"""

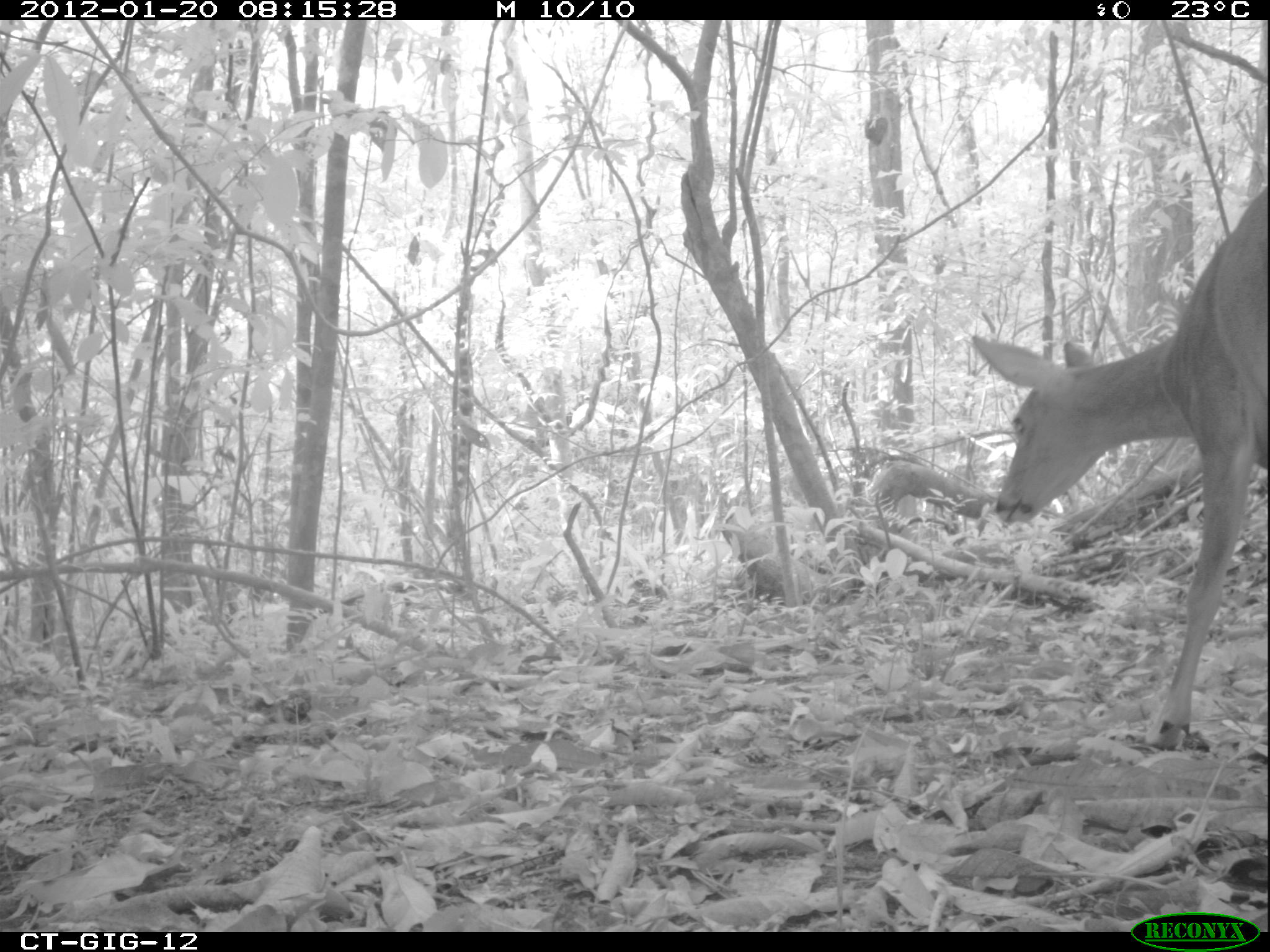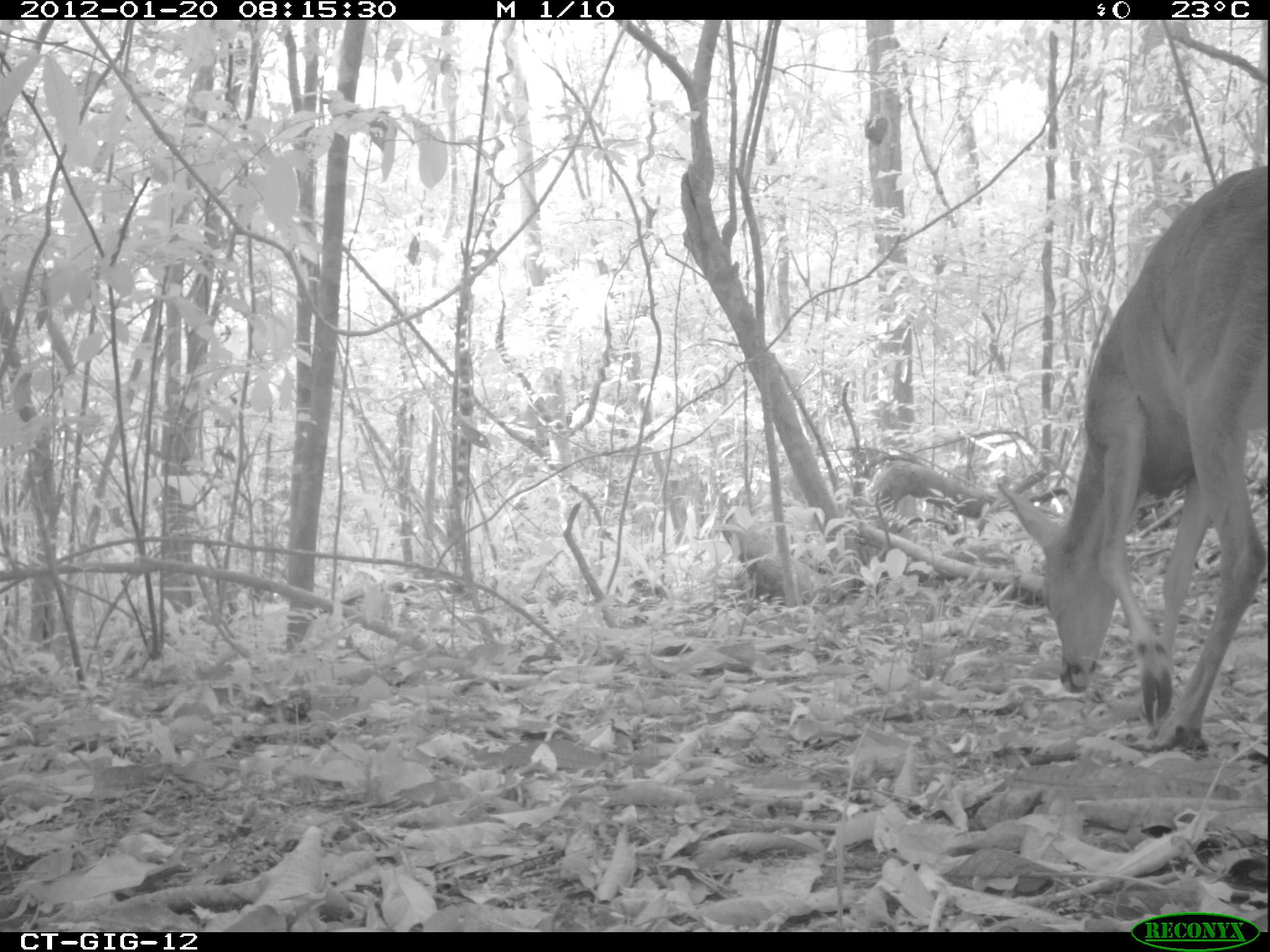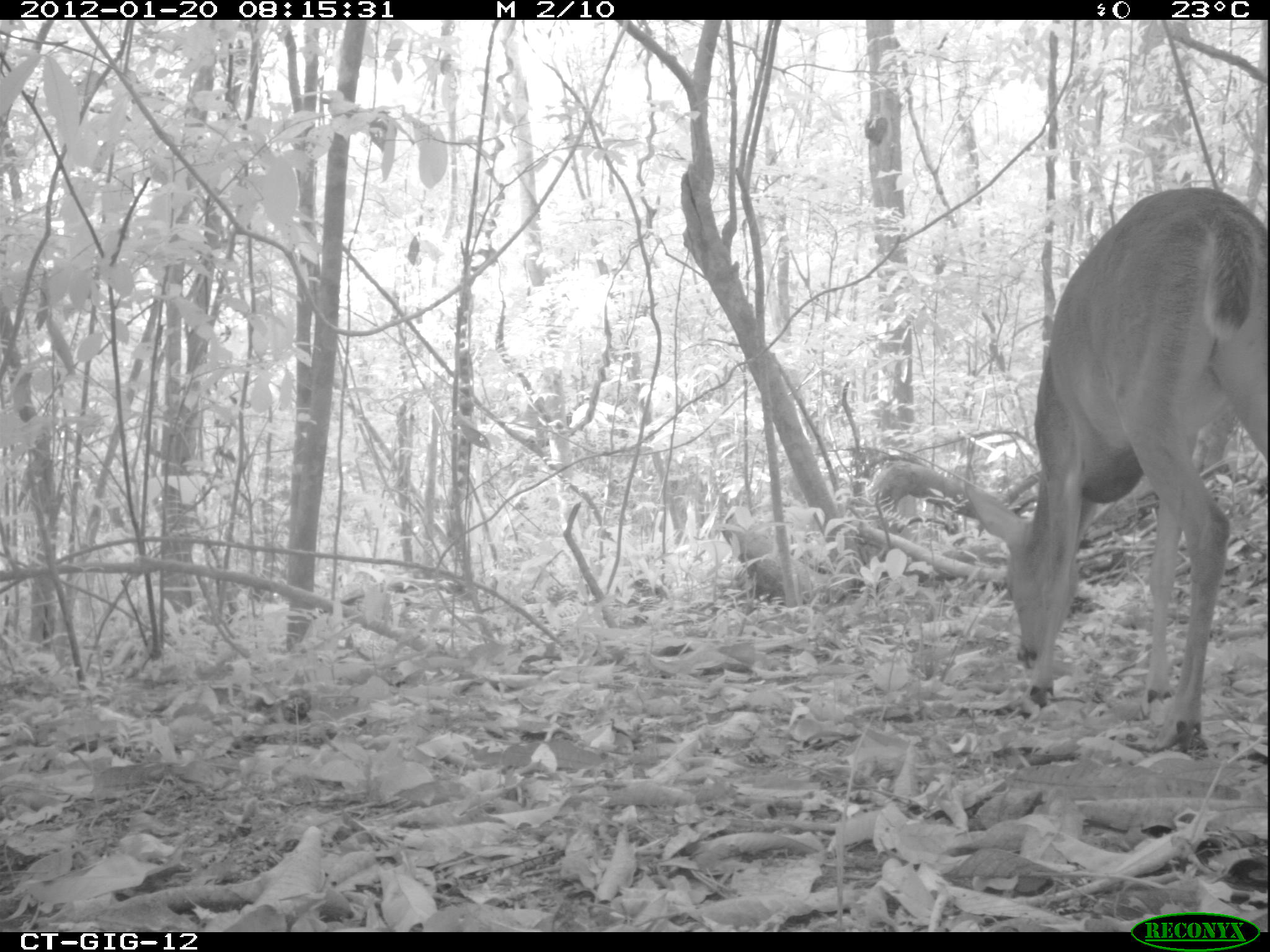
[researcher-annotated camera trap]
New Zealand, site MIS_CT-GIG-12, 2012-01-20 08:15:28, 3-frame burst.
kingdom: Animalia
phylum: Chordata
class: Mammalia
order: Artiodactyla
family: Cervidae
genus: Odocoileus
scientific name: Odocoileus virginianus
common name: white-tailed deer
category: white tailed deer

"""
"""

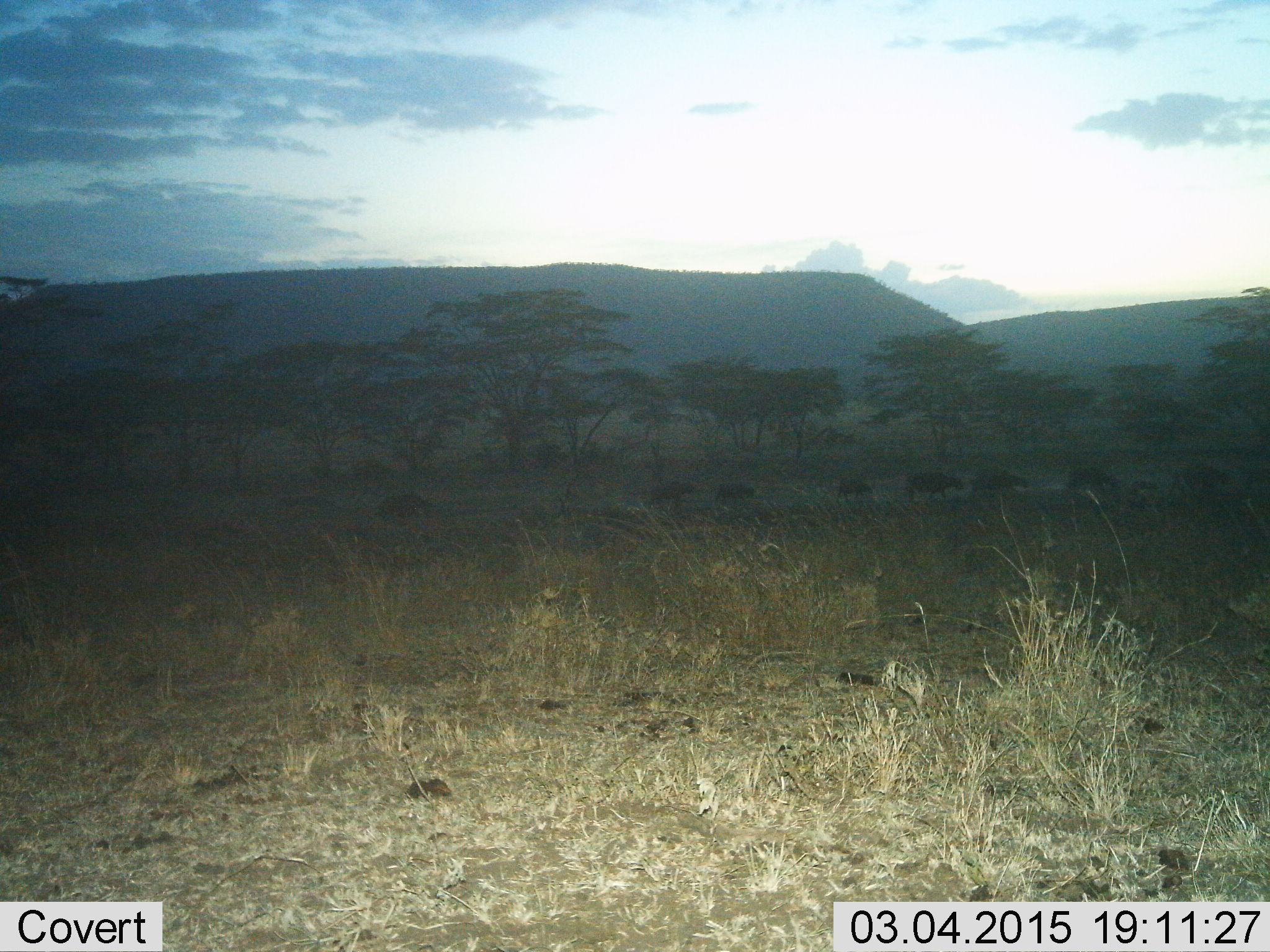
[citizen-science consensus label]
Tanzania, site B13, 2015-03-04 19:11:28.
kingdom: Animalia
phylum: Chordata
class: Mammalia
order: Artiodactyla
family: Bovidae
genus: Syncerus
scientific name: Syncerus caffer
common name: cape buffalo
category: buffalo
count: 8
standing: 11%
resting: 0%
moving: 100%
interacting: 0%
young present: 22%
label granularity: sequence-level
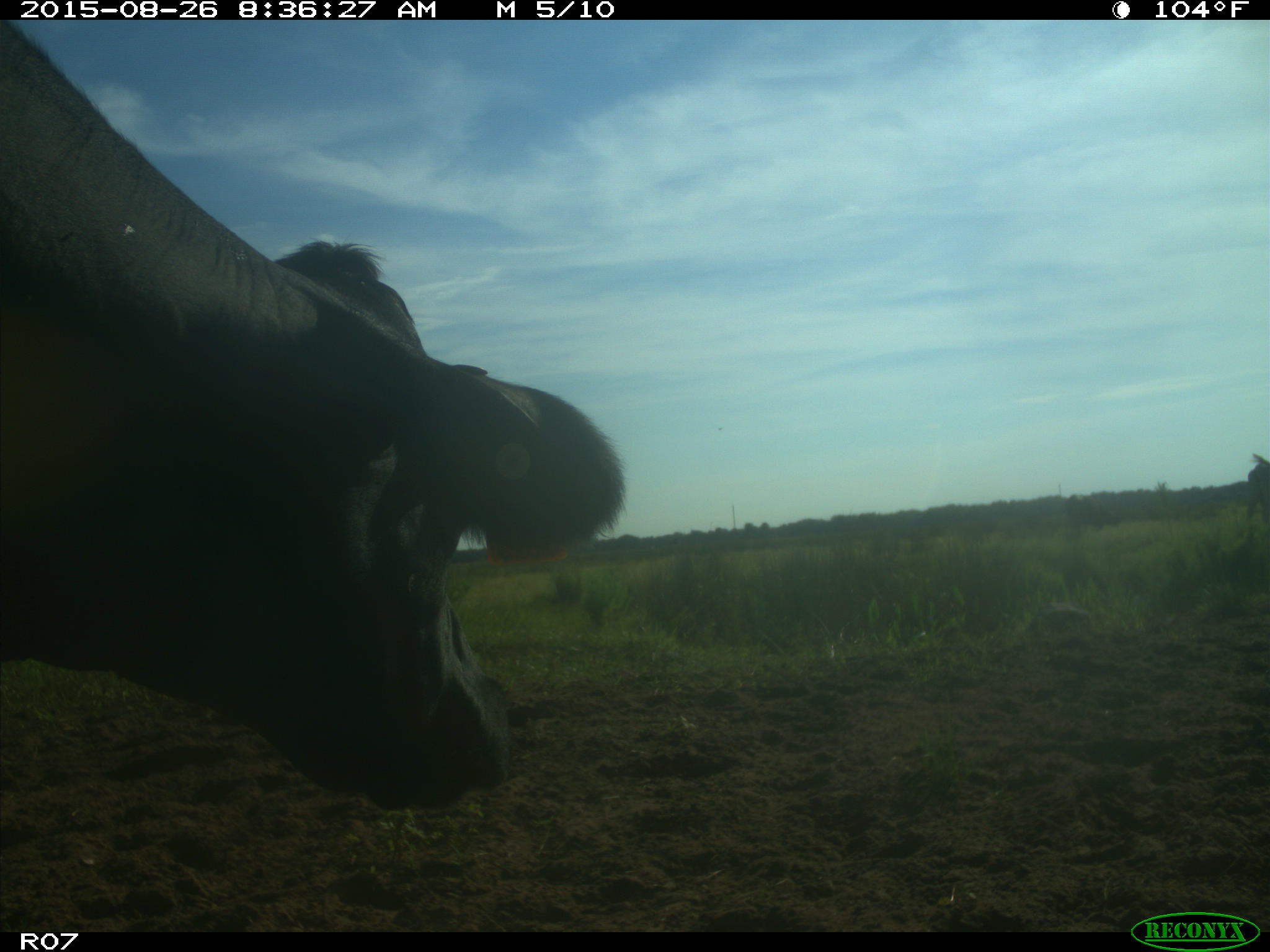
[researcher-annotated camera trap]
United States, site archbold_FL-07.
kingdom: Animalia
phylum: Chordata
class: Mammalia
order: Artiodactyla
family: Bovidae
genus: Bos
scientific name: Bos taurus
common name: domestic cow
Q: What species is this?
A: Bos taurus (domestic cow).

"""

Show, from the listing above, each line that contains the word "name".

- Answer for the task
scientific name: Odocoileus virginianus
common name: white-tailed deer
scientific name: Syncerus caffer
common name: cape buffalo
scientific name: Bos taurus
common name: domestic cow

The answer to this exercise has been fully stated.